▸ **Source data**

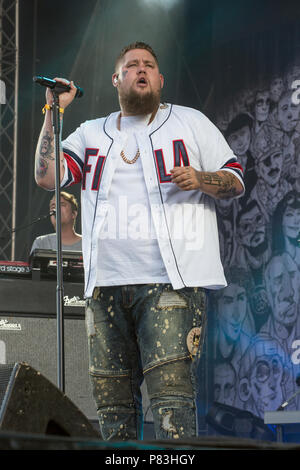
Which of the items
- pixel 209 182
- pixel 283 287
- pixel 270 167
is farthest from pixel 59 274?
pixel 270 167

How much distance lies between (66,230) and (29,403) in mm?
4396

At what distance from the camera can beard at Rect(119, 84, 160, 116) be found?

▸ **BRIEF**
Copy the items above line for line, without the pictures.

▸ **THE COMPLETED TASK**
Which of the items
- pixel 209 182
- pixel 283 287
- pixel 270 167
is farthest from pixel 59 274?
pixel 270 167

How much distance lies between (66,230) and (29,403) in mm?
4396

At what distance from the camera can beard at Rect(119, 84, 160, 116) be found?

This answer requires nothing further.